**WHAT TO PRODUCE**
Please list each line in the records below that contains the word "separates", copying every such line in full.

**SUPPLIED DATA**
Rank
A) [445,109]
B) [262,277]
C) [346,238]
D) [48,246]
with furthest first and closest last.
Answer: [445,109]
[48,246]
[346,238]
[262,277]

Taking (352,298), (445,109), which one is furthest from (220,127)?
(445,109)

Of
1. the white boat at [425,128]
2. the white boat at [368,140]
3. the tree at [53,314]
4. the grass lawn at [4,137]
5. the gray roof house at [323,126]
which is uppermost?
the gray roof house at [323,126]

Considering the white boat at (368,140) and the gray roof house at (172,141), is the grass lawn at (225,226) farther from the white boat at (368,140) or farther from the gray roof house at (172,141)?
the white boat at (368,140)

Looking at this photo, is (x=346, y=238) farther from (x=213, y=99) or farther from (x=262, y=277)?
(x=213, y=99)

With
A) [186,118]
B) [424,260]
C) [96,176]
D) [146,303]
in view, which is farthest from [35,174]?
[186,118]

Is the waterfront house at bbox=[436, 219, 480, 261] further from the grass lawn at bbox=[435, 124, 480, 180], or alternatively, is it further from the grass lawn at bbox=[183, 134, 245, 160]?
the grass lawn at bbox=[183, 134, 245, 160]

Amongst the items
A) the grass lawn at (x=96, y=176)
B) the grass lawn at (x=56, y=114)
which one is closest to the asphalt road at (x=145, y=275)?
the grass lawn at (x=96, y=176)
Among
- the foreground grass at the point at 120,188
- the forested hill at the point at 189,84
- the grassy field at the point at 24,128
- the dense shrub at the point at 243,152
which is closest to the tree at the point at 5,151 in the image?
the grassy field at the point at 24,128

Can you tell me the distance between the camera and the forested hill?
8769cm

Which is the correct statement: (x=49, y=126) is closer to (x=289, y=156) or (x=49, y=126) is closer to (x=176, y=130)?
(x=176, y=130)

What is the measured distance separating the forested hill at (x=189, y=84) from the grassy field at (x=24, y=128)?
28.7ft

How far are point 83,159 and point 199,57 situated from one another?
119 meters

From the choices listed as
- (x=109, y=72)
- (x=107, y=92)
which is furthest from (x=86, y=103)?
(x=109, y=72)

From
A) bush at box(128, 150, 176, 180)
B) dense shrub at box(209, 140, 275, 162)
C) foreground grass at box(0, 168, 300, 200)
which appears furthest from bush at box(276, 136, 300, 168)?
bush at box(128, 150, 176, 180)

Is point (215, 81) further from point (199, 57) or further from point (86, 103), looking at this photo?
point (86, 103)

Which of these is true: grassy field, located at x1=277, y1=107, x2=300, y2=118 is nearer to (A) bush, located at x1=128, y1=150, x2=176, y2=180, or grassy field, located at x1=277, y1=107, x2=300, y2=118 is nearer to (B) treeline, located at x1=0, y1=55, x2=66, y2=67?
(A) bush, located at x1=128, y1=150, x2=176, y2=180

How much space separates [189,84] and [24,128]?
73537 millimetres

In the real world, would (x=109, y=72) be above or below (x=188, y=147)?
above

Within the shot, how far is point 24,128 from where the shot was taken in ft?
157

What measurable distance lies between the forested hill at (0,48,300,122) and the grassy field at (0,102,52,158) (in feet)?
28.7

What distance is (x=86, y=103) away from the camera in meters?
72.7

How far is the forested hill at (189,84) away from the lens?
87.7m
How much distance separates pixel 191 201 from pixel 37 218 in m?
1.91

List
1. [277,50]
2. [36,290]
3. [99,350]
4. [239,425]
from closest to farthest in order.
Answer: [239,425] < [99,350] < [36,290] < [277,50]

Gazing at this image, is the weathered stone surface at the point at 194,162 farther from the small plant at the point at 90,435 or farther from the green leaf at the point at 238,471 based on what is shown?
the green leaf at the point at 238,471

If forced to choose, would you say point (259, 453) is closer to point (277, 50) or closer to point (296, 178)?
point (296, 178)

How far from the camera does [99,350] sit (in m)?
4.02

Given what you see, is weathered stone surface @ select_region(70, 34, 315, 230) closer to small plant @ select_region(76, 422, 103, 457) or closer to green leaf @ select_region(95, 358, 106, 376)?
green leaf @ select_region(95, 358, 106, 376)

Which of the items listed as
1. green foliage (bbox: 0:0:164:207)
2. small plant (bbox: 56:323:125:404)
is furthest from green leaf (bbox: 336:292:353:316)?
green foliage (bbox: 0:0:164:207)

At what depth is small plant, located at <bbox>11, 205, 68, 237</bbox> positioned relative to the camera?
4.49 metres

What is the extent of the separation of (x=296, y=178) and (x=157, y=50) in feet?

---

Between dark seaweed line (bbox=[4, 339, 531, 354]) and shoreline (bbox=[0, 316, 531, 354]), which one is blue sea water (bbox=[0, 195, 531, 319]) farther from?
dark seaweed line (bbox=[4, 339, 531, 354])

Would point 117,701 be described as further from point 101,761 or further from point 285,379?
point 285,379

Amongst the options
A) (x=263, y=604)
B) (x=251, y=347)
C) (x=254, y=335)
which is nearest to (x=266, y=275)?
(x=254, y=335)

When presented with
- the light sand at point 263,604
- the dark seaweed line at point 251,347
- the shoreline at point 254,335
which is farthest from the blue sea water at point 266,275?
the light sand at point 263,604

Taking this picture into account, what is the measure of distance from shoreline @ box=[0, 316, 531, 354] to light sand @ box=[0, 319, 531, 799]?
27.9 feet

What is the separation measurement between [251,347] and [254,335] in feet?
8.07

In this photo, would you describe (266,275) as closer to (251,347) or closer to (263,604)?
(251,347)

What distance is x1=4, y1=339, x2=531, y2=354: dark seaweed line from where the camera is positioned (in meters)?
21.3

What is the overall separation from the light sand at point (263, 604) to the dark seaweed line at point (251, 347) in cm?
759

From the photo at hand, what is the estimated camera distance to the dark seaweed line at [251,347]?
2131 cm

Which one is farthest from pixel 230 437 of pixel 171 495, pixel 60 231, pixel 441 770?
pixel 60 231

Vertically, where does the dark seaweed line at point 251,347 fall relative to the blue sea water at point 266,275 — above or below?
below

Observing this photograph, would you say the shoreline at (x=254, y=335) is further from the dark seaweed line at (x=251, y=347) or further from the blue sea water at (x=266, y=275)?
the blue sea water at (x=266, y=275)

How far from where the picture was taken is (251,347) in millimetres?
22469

**RESULT BELOW**
How much space separates [189,84] and [24,128]?
How much distance separates pixel 191 201 from pixel 37 218 in m?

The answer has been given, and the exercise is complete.